Via externe personeelsmobiliteit heeft het personeelslid meer carrièremogelijkheden: hij kan solliciteren voor een functie bij een bestuur van hetzelfde werkingsgebied (grondgebied), alsof hij een personeelslid van dat bestuur is. In bepaalde gevallen betekent dat dat hij geen diploma moet voorleggen. Hij komt ook niet in concurrentie met kandidaten van buiten het bestuur (tenzij het bestuur beslist om gelijktijdig de aanwervingsprocedure op te starten). Ook voor het bestuur is dit een voordeel: de aanstellende overheid kan op snelle(re) wijze geschikte kandidaten aanwerven.
De regeling van externe personeelsmobiliteit tussen besturen van hetzelfde grondgebied (bv. tussen gemeente, OCMW en AGB) kan maar effectief toegepast worden als die wederkerig gebeurt. Voorbeeld: zowel de gemeenteraad, de OCMW-raad als de raad van bestuur van het AGB moet eerst de lokale rechtspositieregeling aanpassen alvorens er externe personeelsmobiliteit tussen de gemeente, het OCMW en het AGB van die gemeente mogelijk is.

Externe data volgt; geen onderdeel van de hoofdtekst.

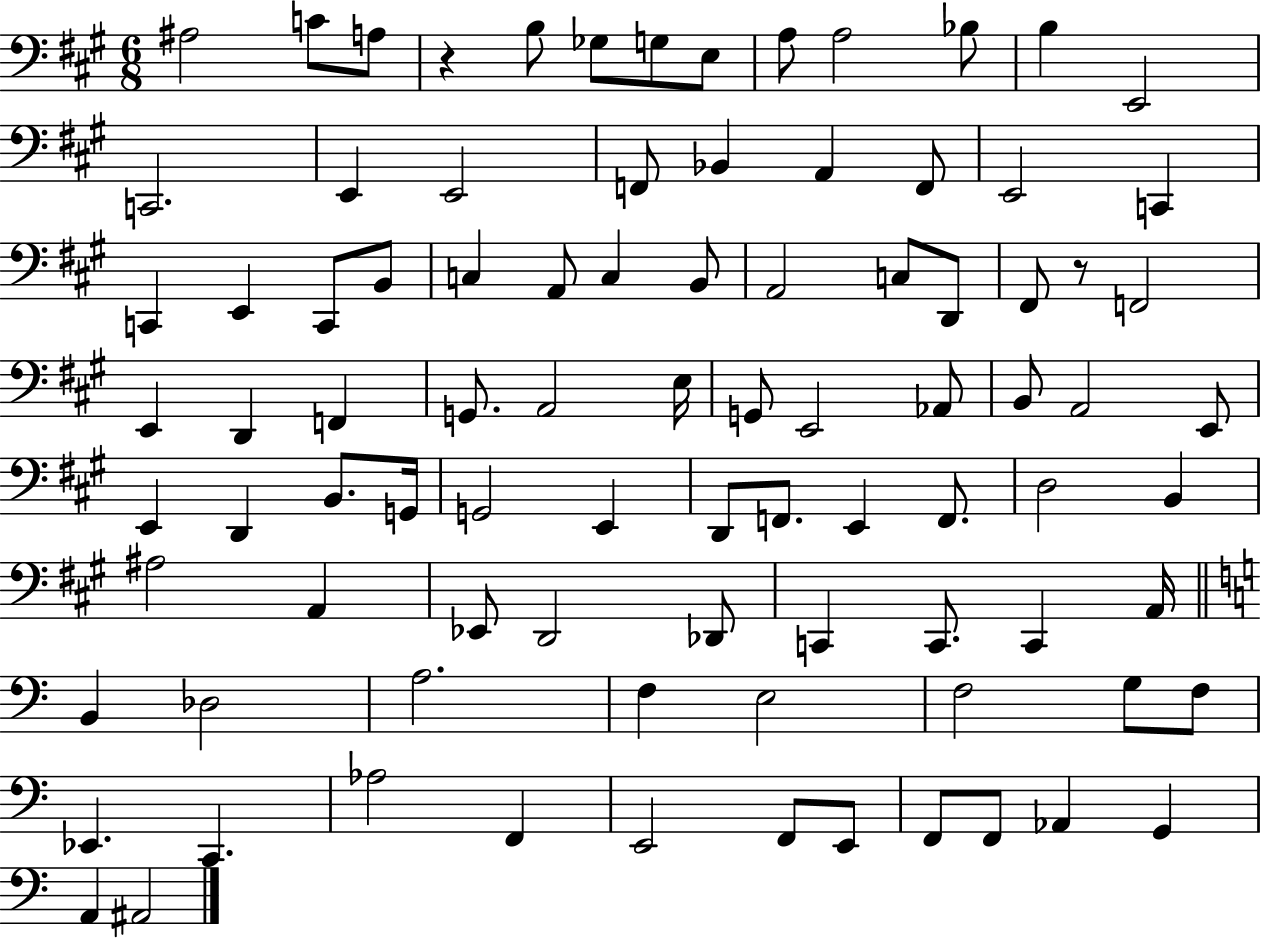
X:1
T:Untitled
M:6/8
L:1/4
K:A
^A,2 C/2 A,/2 z B,/2 _G,/2 G,/2 E,/2 A,/2 A,2 _B,/2 B, E,,2 C,,2 E,, E,,2 F,,/2 _B,, A,, F,,/2 E,,2 C,, C,, E,, C,,/2 B,,/2 C, A,,/2 C, B,,/2 A,,2 C,/2 D,,/2 ^F,,/2 z/2 F,,2 E,, D,, F,, G,,/2 A,,2 E,/4 G,,/2 E,,2 _A,,/2 B,,/2 A,,2 E,,/2 E,, D,, B,,/2 G,,/4 G,,2 E,, D,,/2 F,,/2 E,, F,,/2 D,2 B,, ^A,2 A,, _E,,/2 D,,2 _D,,/2 C,, C,,/2 C,, A,,/4 B,, _D,2 A,2 F, E,2 F,2 G,/2 F,/2 _E,, C,, _A,2 F,, E,,2 F,,/2 E,,/2 F,,/2 F,,/2 _A,, G,, A,, ^A,,2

De Vlaamse overheid heeft met medewerking van de VVSG en enkele lokale besturen een aantal instrumenten voor externe personeelsmobiliteit uitgewerkt: een model van raadsbeslissing met in bijlage voor de besturen die dat wensen een voorbeeldtekst over het voeren van gezamenlijke selecties en wervingsreserves; een Vraag en Antwoord (FAQ) en tabellen om de gelijkwaardigheid van graden te verifiëren: voor OCMW-personeel, voor gemeente- en provinciepersoneel en voor personeel van diensten van de Vlaamse overheid. Daarnaast heeft de VVSG zelf een FAQ opgesteld over externe personeelsmobiliteit en aanleggen van werfreserves tussen gemeente, AGB en OCMW.